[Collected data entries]
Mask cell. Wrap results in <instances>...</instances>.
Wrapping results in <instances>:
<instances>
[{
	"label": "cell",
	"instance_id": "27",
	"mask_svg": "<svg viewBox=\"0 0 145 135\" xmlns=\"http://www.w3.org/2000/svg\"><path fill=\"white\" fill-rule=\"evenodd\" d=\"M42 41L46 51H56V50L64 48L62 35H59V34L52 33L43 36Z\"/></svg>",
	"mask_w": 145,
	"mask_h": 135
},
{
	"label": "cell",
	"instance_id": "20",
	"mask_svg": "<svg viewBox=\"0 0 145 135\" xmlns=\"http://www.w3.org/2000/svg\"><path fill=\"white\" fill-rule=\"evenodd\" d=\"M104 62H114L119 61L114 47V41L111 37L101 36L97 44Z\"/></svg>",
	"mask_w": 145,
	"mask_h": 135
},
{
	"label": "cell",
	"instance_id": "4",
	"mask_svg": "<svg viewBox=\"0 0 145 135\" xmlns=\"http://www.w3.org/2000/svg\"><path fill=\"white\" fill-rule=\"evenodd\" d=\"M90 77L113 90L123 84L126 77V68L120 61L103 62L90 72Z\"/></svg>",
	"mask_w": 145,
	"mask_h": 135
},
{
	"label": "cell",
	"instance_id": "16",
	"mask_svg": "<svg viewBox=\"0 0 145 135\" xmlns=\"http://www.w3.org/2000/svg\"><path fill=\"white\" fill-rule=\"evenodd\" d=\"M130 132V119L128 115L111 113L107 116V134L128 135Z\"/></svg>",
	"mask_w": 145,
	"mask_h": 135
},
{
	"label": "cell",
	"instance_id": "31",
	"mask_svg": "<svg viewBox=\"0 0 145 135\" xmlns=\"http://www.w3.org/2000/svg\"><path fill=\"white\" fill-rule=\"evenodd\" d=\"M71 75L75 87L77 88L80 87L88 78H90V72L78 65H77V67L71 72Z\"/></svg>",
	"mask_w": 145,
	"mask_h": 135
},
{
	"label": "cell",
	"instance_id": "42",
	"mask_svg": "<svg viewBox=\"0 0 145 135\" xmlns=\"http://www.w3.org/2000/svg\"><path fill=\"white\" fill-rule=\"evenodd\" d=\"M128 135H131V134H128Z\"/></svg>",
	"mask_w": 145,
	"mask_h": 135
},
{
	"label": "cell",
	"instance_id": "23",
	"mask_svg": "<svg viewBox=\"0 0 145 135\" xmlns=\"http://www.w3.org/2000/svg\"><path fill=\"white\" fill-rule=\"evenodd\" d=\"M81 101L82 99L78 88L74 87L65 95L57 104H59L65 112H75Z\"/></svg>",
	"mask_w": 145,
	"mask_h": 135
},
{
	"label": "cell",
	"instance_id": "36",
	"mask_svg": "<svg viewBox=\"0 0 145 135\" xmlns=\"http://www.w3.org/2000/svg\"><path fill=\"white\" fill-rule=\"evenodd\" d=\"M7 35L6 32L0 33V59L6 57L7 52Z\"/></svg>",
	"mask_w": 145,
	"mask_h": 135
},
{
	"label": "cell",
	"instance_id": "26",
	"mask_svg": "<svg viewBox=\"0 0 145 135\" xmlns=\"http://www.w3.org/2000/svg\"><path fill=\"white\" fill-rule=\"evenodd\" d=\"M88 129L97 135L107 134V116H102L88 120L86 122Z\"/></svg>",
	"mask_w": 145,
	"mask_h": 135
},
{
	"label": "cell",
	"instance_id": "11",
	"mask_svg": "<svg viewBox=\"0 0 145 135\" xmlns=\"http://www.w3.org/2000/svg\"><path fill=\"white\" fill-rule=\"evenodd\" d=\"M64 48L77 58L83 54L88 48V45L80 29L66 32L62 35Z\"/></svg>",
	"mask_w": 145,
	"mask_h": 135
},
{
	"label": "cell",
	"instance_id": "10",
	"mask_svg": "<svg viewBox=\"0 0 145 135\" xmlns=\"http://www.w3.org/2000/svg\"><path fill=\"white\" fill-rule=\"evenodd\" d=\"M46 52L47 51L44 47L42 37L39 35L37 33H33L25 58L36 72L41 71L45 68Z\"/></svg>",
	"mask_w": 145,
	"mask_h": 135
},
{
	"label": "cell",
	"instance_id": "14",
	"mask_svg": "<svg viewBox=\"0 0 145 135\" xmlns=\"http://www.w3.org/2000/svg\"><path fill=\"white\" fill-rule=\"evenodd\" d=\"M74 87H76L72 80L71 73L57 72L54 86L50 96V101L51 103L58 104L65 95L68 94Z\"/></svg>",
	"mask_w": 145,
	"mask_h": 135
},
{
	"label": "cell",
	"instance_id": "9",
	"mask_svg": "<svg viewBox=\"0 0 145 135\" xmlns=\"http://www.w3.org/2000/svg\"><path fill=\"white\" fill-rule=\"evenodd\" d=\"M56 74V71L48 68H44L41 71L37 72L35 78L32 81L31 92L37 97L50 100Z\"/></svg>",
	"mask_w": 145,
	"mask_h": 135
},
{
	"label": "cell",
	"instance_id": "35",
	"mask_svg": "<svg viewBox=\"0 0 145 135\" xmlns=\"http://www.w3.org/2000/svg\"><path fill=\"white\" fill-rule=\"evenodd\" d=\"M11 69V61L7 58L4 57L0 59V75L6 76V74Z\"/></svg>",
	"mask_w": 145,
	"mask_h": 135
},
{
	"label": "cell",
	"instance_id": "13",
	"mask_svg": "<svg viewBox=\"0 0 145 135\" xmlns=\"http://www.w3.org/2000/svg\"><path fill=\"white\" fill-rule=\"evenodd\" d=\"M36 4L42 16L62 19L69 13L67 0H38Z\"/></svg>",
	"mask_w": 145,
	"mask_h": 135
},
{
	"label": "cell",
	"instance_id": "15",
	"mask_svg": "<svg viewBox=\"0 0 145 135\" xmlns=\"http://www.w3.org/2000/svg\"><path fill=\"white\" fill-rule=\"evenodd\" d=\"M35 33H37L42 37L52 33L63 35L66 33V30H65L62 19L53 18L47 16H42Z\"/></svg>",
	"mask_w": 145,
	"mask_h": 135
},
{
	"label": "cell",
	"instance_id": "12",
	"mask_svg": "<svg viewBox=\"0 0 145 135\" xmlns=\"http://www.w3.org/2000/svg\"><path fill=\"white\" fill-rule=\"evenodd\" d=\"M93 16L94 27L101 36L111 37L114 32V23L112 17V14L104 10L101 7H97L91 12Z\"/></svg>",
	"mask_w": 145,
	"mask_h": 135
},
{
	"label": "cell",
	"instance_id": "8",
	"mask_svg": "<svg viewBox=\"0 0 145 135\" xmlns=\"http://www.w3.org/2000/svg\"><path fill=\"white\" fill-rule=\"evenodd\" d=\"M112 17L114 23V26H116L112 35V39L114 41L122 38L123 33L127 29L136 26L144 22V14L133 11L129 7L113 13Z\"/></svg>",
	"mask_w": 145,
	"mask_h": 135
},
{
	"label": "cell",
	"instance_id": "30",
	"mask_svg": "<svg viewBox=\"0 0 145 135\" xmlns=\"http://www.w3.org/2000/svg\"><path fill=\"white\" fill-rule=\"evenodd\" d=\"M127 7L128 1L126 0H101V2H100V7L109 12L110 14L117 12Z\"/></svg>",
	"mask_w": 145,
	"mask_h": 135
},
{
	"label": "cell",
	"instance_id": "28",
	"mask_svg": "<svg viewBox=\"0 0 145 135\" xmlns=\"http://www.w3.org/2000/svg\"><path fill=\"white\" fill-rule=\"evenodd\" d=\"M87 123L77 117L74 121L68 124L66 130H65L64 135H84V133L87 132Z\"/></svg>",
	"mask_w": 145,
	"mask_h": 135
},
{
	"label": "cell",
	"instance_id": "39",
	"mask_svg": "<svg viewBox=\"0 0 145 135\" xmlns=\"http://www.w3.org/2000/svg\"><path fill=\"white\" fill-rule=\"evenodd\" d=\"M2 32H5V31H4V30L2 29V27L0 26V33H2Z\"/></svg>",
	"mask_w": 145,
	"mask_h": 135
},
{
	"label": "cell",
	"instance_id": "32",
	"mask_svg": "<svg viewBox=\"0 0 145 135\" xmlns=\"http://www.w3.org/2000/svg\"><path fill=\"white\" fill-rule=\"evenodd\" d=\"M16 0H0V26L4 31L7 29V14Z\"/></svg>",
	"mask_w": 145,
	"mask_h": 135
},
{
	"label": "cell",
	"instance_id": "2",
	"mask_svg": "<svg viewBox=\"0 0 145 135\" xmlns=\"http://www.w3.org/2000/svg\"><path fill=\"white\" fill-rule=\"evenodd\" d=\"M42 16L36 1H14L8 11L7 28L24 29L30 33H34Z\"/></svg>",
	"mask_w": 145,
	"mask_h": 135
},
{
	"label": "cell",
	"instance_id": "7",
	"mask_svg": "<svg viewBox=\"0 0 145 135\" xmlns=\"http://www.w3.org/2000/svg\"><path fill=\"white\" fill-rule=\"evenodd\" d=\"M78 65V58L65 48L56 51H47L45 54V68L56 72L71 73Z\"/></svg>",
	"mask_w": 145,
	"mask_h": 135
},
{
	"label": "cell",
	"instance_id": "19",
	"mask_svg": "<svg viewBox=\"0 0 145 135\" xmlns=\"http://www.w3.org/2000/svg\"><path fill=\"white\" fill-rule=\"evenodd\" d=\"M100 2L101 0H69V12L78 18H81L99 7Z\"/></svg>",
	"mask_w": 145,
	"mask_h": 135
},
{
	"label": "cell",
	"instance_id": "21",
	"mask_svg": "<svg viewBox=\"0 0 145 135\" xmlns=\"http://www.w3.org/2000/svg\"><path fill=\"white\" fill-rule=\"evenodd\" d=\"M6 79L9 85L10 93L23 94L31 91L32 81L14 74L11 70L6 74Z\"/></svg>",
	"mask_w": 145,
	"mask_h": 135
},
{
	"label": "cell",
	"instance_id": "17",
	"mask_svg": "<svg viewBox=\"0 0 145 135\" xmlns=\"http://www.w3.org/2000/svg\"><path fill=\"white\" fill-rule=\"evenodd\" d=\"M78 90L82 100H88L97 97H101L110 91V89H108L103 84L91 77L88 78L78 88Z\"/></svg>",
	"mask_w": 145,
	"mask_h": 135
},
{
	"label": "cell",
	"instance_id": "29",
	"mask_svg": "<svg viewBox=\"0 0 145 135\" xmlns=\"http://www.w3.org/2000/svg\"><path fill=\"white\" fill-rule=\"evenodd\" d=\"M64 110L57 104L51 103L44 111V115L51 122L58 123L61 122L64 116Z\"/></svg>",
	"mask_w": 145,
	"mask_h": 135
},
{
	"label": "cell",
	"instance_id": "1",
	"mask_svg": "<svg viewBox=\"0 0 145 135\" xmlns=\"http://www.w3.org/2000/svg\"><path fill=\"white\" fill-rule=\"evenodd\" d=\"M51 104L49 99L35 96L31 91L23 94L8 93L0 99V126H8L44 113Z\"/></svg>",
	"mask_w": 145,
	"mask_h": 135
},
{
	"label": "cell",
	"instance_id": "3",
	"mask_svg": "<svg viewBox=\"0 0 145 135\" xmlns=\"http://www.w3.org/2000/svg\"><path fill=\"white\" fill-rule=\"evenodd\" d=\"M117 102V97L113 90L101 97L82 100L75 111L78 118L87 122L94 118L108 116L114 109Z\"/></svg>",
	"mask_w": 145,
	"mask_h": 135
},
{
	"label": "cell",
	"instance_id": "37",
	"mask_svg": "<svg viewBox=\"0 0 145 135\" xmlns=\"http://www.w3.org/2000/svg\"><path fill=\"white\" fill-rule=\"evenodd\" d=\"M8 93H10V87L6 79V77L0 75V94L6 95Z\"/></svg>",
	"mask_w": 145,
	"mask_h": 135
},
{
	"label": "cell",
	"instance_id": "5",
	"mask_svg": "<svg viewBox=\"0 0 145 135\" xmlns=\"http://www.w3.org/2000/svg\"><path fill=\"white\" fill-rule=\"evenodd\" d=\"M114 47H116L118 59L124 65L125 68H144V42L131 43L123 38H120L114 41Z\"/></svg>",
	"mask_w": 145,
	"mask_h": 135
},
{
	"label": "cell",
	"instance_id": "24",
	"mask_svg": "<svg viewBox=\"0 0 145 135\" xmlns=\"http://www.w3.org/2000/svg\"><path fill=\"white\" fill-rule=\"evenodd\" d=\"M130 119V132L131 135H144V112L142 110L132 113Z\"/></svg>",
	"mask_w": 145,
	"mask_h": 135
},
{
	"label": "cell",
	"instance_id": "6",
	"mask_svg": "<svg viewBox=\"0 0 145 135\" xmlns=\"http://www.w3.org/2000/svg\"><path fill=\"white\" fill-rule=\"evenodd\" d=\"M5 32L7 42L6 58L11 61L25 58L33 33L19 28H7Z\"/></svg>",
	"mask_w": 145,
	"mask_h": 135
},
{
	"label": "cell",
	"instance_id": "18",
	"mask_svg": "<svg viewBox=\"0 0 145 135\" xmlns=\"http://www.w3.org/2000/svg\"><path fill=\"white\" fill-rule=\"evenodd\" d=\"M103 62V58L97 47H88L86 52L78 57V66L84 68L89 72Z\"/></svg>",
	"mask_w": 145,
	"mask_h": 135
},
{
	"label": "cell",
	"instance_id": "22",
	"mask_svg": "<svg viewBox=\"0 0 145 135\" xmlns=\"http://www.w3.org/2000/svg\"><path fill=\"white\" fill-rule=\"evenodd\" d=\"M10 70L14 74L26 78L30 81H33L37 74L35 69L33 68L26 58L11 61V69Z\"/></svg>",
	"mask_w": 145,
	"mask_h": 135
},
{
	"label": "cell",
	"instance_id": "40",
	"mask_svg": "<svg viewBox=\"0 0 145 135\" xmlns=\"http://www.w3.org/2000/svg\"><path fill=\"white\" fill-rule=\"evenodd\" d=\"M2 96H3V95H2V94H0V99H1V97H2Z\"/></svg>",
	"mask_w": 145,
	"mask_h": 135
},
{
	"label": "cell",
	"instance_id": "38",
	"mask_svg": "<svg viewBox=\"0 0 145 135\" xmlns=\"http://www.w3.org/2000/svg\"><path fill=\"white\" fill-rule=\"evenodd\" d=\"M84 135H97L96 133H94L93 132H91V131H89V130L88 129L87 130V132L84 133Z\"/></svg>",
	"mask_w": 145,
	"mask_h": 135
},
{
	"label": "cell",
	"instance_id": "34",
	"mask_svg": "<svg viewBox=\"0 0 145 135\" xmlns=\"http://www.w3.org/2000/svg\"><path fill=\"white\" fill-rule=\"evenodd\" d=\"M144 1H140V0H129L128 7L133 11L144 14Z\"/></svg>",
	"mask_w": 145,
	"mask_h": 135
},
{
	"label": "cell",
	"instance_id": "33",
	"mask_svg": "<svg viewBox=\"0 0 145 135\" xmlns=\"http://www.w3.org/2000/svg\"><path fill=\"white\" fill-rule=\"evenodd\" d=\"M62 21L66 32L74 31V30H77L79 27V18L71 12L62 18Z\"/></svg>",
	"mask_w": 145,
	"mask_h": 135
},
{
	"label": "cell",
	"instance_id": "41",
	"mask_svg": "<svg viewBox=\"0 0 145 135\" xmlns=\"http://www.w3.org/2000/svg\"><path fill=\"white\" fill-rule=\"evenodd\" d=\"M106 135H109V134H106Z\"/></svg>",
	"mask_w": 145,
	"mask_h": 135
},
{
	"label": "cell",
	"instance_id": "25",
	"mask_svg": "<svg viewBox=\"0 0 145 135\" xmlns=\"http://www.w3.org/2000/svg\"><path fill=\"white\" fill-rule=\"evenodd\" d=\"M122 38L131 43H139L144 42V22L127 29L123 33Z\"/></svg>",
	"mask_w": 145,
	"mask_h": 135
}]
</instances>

The request: Show each line of the data above that contains the string "instances".

Expected answer:
Mask cell. Wrap results in <instances>...</instances>.
Wrapping results in <instances>:
<instances>
</instances>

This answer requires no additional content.